Нити аналогій переплетаются, и вотъ именно чувство рѣчи вноситъ гармоничность въ ихъ подборъ: я скажу vieillot и seulette (старичекъ и одна-одинешенька), но не скажу ни grandot, ни petitette: скажу grandissime, но не скажу vieillissime. Далѣе, умѣнье говорить на языкѣ помогаетъ просто матеріально, предоставляя въ распоряженіе учащагося много словъ и выраженій, не считая уже возможности по аналогіи образовывать и понимать новыя; такимъ образомъ. оно, съ одной стороны, даетъ богатый матеріалъ для анализа, независимо отъ текстовъ, съ другой стороны — облегчаетъ пониманіе и анализъ текстовъ.

Итакъ, умѣнье говорить на иностранномъ языкѣ помогаетъ его пониманію, т.-е. сознательному отношенію къ строю рѣчи и міросозерцанію народа, по скольку оно выразилось въ языкѣ. Но большія усилія, которыя должны быть затрачены на его пріобрѣтеніе (если оно возможно въ школѣ), не вознаграждаются результатомъ, тѣмъ болѣе, что этотъ результатъ долженъ быть, при серьезномъ занятіи языками, только средствомъ.

Разговоръ на языкахъ мертвыхъ есть средство искусственное и прямо вредное: при удаленности древняго міросозерцанія отъ современнаго, разговоръ обязательно ведетъ къ смѣшенію языковъ, создавая такимъ образомъ рѣчь неправильную, ненормальную. Порча латинскаго языка въ средніе вѣка была въ значительной мѣрѣ обусловлена тѣмъ, что это былъ языкъ школьно-разговорный.

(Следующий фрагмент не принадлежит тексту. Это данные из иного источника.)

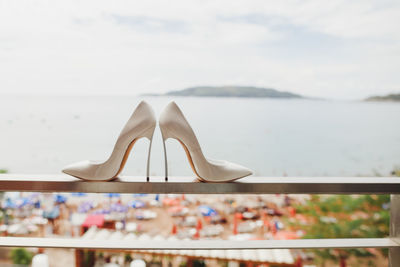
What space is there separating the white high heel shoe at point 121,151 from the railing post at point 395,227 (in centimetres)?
106

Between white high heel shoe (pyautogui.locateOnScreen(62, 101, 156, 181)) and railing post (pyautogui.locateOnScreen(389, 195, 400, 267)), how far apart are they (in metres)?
1.06

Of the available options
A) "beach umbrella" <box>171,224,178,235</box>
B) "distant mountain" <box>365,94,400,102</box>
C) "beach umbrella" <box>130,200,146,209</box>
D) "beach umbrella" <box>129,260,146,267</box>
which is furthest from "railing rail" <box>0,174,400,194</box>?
"distant mountain" <box>365,94,400,102</box>

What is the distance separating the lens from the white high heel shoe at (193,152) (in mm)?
1106

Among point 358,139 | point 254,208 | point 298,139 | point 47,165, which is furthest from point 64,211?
point 358,139

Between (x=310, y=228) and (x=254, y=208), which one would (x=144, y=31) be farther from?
(x=310, y=228)

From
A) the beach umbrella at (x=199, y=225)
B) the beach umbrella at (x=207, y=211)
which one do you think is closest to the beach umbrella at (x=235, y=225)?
the beach umbrella at (x=207, y=211)

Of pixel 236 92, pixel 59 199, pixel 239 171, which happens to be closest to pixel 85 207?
pixel 59 199

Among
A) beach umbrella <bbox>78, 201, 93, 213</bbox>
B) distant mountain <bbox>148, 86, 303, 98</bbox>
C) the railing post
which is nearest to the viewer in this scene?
the railing post

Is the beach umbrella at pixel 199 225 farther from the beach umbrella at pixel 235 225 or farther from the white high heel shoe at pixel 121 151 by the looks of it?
the white high heel shoe at pixel 121 151

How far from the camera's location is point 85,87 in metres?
6.11

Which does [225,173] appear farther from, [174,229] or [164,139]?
[174,229]

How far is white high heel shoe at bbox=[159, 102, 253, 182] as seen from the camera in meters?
1.11

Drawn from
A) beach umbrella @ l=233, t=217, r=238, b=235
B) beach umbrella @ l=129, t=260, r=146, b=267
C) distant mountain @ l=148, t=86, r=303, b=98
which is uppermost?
distant mountain @ l=148, t=86, r=303, b=98

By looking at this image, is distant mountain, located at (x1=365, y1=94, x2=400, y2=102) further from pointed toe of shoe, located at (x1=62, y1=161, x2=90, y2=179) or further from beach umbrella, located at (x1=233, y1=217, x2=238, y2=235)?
pointed toe of shoe, located at (x1=62, y1=161, x2=90, y2=179)
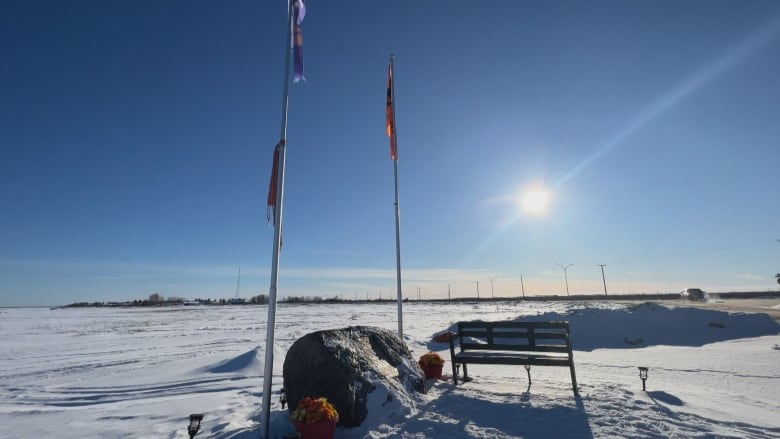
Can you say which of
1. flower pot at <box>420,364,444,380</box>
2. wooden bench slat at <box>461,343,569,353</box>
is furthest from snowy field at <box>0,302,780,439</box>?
wooden bench slat at <box>461,343,569,353</box>

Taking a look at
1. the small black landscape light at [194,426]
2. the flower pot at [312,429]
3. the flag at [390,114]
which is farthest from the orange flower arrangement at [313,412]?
the flag at [390,114]

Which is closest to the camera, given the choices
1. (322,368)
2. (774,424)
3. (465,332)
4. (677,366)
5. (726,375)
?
(774,424)

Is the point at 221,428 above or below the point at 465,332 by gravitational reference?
below

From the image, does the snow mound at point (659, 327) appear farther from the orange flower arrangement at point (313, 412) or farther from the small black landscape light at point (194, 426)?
the small black landscape light at point (194, 426)

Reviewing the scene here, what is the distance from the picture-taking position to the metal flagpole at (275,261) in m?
5.42

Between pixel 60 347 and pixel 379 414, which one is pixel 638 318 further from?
pixel 60 347

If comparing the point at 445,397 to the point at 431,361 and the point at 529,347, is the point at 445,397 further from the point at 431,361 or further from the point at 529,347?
the point at 529,347

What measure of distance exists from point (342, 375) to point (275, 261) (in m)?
2.08

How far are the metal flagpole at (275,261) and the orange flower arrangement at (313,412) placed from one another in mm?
597

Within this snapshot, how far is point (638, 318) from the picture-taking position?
21016 mm

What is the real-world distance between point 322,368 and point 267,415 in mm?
1030

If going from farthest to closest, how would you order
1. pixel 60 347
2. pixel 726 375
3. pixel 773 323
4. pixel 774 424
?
pixel 773 323
pixel 60 347
pixel 726 375
pixel 774 424

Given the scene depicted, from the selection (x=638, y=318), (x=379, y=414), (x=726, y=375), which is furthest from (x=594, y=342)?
(x=379, y=414)

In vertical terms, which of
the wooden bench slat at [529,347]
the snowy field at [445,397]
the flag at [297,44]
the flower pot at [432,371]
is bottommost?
the snowy field at [445,397]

Разсмотримъ вторую цѣль изученія языковъ, — цѣль познанія, пониманія, цѣль теоретическую. Познать языкъ (въ высшемъ, идеальномъ смыслѣ этого слова) значитъ познать духъ языка, значитъ понимать оттѣнки мыслей и чувствъ, на немъ выраженныхъ, понимать его силу, выразительность, характерныя особенности, оригинальную красоту, умѣть выдѣлить въ немъ общечеловѣческіе и чистнонародные элементы; знать его исторію, его отношенія къ другимъ языкамъ и предугадывать направленіе, которое приметъ онъ въ дальнѣйшемъ своемъ развитіи. Познаніе языка можетъ быть въ его строѣ, въ системѣ, которую языкъ представляетъ своей грамматикой, и въ его твореніяхъ, въ литературѣ, особенно въ поэзіи. Обратимся сначала къ грамматикѣ. Грамматическій курсъ есть система, которая слагается и вырабатывается въ сознаніи говорящихъ изъ многообразнаго дѣйствія аналогіи и на почвѣ звуковыхъ законовъ. Мы не имѣемъ никакого права считать языкъ системой логической: точныя выраженія логическихъ отношеній и метафизическихъ различій создались благодаря исконному существованію и взаимодѣйствію мысли и языка; нѣтъ данныхъ утверждать, что мысль создала языкъ; математика показываетъ, что мысль можетъ существовать безъ языка. Слова Эдуарда ф.-Гартманна, который предполагалъ, что логическія и метафизическія категоріи даны были въ языкѣ ранѣе, чѣмъ въ мысли, надо, конечно, счесть красивымъ парадоксомъ. Неустойчивость и подвижность грамматической системы можетъ сказаться при самомъ бѣгломъ взглядѣ на исторію живыхъ языковъ; такъ. въ нашемъ русскомъ былъ locativus безъ предлога, были простыя прошедшія времена; въ древнемъ французскомъ были остатки склоненія, падежныя различія субъекта и объекта. Li seus Agamemnon n’i ot le cuer enclin (Lettrê. Hist. de la langue franèaise. 1, 355).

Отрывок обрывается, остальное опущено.